S.C.’s nuclear meltdown: What should happen next?
Here’s the issue: Santee Cooper and SCANA, the parent company of South Carolina Electric & Gas, tried to build two nuclear reactors and failed. They just pulled the plug on the projects, costing $9 billion and 5,000 jobs so far.
Here’s the question: Who is going to pay for this disaster?
This is a huge, complex mess and the answer will be an issue for years to come. It affects the family budgets of 2.2 million power customers in all 46 counties. The bill could be as high as $9,000 for a family of four.
There will be finger-pointing, charges and countercharges, lawsuits and countersuits. But there are two things we know for certain:
• The people with absolutely no responsibility for this disaster — the ratepayers — are being asked to pay billions of dollars, perhaps for as long as 60 years.
• Those who are responsible — SCANA, Santee Cooper and the politicians who passed legislation to enable this to happen — will be blaming each other when they are all at fault.
Based on what we know now, here’s what I believe should be done.
Over the last 10 years, SCE&G has hit customers with nine rate increases. Customers are already paying 20 percent of their bills for the nuclear facilities. Now they want to stick them with a bill of $2 billion (others say it could be as much as $8 billion) over the next 60 years to cover the cost of their failure.
The entire board of directors and senior management should resign. They should return all raises, bonuses and stock options they’ve received since the project began in 2008.

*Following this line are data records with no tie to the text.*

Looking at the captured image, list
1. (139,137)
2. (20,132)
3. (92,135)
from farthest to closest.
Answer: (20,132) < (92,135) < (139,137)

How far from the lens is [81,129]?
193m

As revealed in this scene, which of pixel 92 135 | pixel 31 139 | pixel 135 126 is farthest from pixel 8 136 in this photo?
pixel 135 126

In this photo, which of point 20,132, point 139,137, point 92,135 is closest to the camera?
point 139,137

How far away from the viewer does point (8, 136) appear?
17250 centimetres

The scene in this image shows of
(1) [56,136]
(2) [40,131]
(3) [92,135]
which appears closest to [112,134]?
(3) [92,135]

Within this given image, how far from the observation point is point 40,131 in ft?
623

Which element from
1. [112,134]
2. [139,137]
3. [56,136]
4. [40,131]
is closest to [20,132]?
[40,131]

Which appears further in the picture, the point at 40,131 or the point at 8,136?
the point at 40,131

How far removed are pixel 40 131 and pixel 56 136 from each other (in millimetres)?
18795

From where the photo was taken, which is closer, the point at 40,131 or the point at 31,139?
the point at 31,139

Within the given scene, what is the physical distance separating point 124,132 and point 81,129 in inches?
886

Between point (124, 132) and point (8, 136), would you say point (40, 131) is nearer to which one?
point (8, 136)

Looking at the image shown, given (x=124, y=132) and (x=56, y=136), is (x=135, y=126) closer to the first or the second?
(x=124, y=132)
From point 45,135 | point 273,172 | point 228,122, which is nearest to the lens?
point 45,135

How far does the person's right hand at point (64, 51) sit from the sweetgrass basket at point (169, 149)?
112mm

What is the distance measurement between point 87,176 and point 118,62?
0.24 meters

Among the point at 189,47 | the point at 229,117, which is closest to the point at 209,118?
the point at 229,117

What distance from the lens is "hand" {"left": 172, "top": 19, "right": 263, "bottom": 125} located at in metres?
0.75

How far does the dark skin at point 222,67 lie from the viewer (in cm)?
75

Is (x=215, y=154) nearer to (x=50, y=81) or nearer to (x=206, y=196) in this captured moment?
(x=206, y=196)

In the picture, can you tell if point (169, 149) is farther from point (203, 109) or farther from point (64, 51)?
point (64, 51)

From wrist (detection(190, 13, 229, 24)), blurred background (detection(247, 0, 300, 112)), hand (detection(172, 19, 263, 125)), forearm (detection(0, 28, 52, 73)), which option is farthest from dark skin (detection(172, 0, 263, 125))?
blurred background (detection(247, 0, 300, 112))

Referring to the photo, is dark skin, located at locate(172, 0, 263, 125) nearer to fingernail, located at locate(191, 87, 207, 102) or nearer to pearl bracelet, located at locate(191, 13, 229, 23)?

Last year the top five senior managers made on average $2.8 million and CEO Kevin Marsh made $6.1 million. When they leave, they should get no golden parachute or severance of any kind. To avoid disruption, it could be done within one year.
They should also roll back their rates to 2008 levels, plus inflation. How will they pay their debts? That’s their problem; it’s called capitalism.
Santee Cooper is owned by the state and provides electrical power to 20 consumer-owned electrical cooperatives. It has imposed numerous rate increases on 1.5 million customers and announced it will raise rates another 10 percent in December.
Santee Cooper has worked hand in glove with SCANA on every aspect of this project, most notably spending vast sums to secure the support of legislators and other politicians they needed to make it all happen.
The entire board of directors and senior management of Santee Cooper also should resign. They should return all pay raises and bonuses they’ve received since the project began.
Last year the top five senior managers made on average $321,682 and president Lonnie Carter made $540,929. When they leave, they should get no golden parachute or severance of any kind. To avoid disruption, it could be done within one year.
They should also roll back their rates to 2008 levels, plus inflation. How will they pay their debts? Serious consideration should be given to selling Santee Cooper.
There are seven commissioners in charge of regulating public utilities. They approved the project and passed on each of the rate increases by SCE&G.
All of the commissioners should resign and return any pay raises they’ve received since the project began. Last year the commissioners had an average salary of $109.407.
The whole Public Service Commission should be reformed by the Legislature to prevent this type of oversight failure in the future.